Start of DOCUMENT SECTION

# Self Sufficiency/Living off the Land or Off the Grid > Cooking, Food Storage, & Preserving >  2 quart pot for campfire cooking?

## chalaph

I'm looking for a lightweight 2 quart pot for campfire cooking. Anyone have any recommendations? The lighter and more durable, the better.

----------


## Rick

Here's a similar thread on name brands.

http://www.wilderness-survival.net/f...=quart+cooking

----------


## DSJohnson

I have one of these.  I have used it quite a bit.  Fairly satisfied with it.

http://www.amazon.com/Open-Country-N.../dp/B0018MIZG0

----------


## natertot

How many you cooking for? Light weight usually indicates back packing which is usually 1-2 people which a one quart is sufficient, imho.

----------


## TXyakr

The link that Rick posted is a good start but, you did not include many requirements, like budget. I would consider titanium but 2 quarts is a huge pot if light weight is really an issue. Does lid need to also serve as fry pan? Do you need to suspend it above fire with handle do you want detachable handle to hold on side. Anti-stick coating? Nesting of other smaller pots inside it or bigger ones outside for car camping when weight is not as big an issue? Will it ever be used as a dutch oven with coals on top?

I have about 30 cook pots I use for camping (lost count) I take different ones depending on the type of trip. In the 2 quart range either an REI brand aluminum one or cast iron Dutch oven or a bass bottom stainless steel one I got from thrift store not sure of brand. 2 quarts like I said is huge so weight is not a issue, I do not consider that backpacking gear.

Funny thing about some reviews I read for light weight aluminum 2-4 quart pots people complained they were not very strong. Well no kidding they are super thin to be light weight not strong to take a beating. OMG people catch on already... ha ha ha

----------


## pete lynch

Never heard of these pots before I did a Google search but they have them:
http://www.opencountrycampware.com/p...s-and-Kettles/
As far as packing one, you can wear it on your head when not being used for it intended purpose.

----------


## jdbushcraft

I think I'd avoid non stick.  Campfires tend to be hotter than stoves and Teflon is not good with high heat.

Sent from my XT1254 using Tapatalk

----------


## TXyakr

> I think I'd avoid non stick.  Campfires tend to be hotter than stoves and Teflon is not good with high heat.


There are many alternatives to Teflon and the other brand names of that outdated technology.

Many types of ceramic and some alloys made with mica and titanium in them that work very well have an inductive/iron base (works with induction stove tops) that can be left dry on a burner and will not easily melt thru like aluminum (which I have done, oops). It all depends on your budget and how light you need your pot to be. Thin aluminum will eventually melt thru if you use it to cook with over or beside a campfire, best to use that on a camp stove and use cast iron or stainless steel if you cook on wood. I have made many mistakes and learned the hard way... I think I still have a pot that melted all the way through, can post a photo for you if you want, was a very expensive pot, wife not happy about it....

Cast Iron can also be used as a shelter warmer with candles, oil lamp or coals in it, best to be four season canvas tent (no floor) or tarp NOT 3 season nylon/polyester tent all zipped up or you could die a terrible death!

End of DOCUMENT SECTION
Start of DATA SHOWN

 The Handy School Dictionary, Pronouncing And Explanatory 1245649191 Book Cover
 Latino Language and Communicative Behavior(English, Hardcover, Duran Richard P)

End of DATA SHOWN

▶ **WORK ORDER**
Transcribe the campfire pot thread starting at the words "http://www.amazon.com/Open-Country-N.../dp/B0018MIZG0" and ending after "is sufficient, imho.". The listing comes from a different source than the campfire pot thread.

▶ **PROBLEM SOLUTION**
http://www.amazon.com/Open-Country-N.../dp/B0018MIZG0

----------


## natertot

How many you cooking for? Light weight usually indicates back packing which is usually 1-2 people which a one quart is sufficient, imho.